Required work:
Write out, with no changes, the lines of the data from the line with "Is conifer forest" up to and including the line with "94 centimetres".

=-=-=-=-=

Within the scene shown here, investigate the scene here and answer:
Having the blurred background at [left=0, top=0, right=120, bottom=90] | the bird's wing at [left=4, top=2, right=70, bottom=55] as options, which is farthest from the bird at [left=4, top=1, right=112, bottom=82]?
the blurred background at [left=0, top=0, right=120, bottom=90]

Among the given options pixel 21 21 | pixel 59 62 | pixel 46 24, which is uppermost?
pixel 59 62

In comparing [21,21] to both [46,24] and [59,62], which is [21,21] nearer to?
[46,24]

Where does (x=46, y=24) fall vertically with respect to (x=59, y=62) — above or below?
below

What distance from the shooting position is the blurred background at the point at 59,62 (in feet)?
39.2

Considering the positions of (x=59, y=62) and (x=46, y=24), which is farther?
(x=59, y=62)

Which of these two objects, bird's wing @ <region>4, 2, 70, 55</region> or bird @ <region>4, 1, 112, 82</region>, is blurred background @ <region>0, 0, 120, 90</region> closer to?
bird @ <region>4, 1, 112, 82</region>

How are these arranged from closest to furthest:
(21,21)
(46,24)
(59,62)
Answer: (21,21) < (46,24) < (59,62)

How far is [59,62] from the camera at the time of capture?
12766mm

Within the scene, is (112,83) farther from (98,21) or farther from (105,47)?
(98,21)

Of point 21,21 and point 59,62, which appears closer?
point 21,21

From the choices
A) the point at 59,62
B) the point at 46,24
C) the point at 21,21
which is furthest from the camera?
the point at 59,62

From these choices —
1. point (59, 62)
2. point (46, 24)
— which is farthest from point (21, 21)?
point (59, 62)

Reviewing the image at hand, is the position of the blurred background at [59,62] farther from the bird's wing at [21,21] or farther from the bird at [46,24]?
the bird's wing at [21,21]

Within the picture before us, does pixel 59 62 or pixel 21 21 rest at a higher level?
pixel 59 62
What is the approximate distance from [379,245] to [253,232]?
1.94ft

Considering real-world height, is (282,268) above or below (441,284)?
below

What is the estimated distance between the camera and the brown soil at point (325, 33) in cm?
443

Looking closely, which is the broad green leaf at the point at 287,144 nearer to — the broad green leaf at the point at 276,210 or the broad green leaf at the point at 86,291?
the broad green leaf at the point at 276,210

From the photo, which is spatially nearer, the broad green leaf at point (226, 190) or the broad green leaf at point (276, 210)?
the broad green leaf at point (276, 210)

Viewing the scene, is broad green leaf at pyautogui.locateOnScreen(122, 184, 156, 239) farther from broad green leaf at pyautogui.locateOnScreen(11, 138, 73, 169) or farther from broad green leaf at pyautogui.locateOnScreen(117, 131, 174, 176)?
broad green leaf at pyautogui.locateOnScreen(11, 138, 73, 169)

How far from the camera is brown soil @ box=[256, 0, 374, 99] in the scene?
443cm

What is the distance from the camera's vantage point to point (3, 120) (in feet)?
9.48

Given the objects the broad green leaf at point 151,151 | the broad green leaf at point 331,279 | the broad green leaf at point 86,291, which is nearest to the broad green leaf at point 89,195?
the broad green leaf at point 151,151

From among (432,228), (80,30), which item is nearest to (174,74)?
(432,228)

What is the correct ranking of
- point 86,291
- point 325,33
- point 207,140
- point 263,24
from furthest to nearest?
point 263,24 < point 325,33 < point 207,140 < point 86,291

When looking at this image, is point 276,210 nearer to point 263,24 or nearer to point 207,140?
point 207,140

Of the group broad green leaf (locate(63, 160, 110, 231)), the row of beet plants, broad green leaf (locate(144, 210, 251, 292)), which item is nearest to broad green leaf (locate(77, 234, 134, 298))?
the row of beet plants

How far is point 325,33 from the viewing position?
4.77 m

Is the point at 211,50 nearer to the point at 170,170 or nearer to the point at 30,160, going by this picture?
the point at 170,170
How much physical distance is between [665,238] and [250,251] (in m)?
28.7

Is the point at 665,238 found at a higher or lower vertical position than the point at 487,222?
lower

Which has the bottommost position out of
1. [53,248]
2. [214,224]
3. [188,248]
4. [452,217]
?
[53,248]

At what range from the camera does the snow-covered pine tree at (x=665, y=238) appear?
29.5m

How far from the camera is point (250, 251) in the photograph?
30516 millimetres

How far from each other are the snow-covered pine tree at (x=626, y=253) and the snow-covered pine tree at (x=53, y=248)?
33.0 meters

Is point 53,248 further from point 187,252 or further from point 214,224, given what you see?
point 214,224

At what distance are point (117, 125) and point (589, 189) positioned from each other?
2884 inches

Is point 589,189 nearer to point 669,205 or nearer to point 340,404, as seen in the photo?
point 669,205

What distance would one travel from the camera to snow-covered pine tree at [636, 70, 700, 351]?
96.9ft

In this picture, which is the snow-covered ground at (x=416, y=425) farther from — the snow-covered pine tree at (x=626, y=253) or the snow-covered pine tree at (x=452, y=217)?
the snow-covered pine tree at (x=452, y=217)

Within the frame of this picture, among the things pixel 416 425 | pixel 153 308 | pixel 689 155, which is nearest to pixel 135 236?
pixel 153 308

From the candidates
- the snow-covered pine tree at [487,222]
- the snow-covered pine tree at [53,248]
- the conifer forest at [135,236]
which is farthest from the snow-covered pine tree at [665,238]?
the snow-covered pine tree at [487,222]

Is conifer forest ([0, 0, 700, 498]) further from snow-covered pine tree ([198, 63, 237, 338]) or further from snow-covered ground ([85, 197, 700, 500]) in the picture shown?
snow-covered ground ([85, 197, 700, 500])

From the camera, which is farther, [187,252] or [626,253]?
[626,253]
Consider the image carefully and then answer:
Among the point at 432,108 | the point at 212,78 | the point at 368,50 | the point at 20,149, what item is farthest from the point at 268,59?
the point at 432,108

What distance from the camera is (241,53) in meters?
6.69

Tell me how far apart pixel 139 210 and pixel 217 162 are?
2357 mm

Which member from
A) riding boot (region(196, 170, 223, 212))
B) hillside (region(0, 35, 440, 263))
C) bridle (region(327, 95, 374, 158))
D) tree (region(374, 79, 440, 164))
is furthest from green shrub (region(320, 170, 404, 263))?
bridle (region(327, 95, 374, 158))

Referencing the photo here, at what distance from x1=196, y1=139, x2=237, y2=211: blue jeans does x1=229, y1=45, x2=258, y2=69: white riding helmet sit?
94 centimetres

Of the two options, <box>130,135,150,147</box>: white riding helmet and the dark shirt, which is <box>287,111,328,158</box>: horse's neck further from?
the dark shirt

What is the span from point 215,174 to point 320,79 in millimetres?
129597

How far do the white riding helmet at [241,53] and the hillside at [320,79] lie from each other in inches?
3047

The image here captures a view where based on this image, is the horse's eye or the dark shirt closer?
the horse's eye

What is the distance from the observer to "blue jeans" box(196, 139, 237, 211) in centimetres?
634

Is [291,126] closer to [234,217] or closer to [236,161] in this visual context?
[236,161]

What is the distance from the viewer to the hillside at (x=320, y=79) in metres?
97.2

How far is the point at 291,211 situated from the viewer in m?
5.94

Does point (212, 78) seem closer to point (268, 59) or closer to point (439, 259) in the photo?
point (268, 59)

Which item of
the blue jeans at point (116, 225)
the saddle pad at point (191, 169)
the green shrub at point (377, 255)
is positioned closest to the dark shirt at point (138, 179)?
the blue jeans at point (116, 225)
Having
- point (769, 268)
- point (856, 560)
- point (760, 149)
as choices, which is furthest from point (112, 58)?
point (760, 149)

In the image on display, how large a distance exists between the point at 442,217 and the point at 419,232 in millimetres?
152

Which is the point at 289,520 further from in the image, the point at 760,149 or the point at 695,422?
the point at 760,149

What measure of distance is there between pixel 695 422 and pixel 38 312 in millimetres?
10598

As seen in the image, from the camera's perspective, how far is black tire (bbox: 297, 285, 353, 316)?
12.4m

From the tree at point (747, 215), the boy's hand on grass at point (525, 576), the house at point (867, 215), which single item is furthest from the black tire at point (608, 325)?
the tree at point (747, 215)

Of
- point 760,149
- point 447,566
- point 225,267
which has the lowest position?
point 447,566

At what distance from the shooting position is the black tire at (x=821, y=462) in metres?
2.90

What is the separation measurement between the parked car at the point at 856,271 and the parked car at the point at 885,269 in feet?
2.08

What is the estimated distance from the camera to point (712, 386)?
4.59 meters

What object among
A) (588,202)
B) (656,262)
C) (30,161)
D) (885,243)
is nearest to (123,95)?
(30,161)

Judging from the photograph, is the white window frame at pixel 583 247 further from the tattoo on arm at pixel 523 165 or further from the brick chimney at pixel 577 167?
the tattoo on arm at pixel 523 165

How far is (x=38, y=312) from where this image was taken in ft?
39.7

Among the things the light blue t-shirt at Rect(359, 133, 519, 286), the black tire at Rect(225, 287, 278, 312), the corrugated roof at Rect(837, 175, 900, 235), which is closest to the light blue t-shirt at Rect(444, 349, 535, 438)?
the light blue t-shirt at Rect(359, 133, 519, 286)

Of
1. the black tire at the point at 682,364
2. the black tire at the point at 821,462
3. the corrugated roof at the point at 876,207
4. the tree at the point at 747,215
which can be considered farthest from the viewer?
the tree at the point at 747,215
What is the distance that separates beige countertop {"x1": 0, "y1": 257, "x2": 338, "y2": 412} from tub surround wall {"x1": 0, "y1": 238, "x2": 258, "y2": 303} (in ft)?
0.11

=-=-=-=-=

The output:
Is conifer forest ([0, 0, 700, 498]) further from snow-covered pine tree ([198, 63, 237, 338]) or further from snow-covered ground ([85, 197, 700, 500]) in the picture shown?
snow-covered ground ([85, 197, 700, 500])

From the camera, which is farther, [187,252] or [626,253]?
[626,253]
Consider the image carefully and then answer:
Among the point at 432,108 | the point at 212,78 | the point at 368,50 | the point at 20,149, what item is farthest from the point at 268,59?
the point at 432,108

What distance from the camera is (241,53) in meters?
6.69

Tell me how far apart pixel 139 210 and pixel 217 162 are?
2357 mm

Which member from
A) riding boot (region(196, 170, 223, 212))
B) hillside (region(0, 35, 440, 263))
C) bridle (region(327, 95, 374, 158))
D) tree (region(374, 79, 440, 164))
is furthest from green shrub (region(320, 170, 404, 263))?
bridle (region(327, 95, 374, 158))

Referencing the photo here, at what distance from x1=196, y1=139, x2=237, y2=211: blue jeans does x1=229, y1=45, x2=258, y2=69: white riding helmet sit?
94 centimetres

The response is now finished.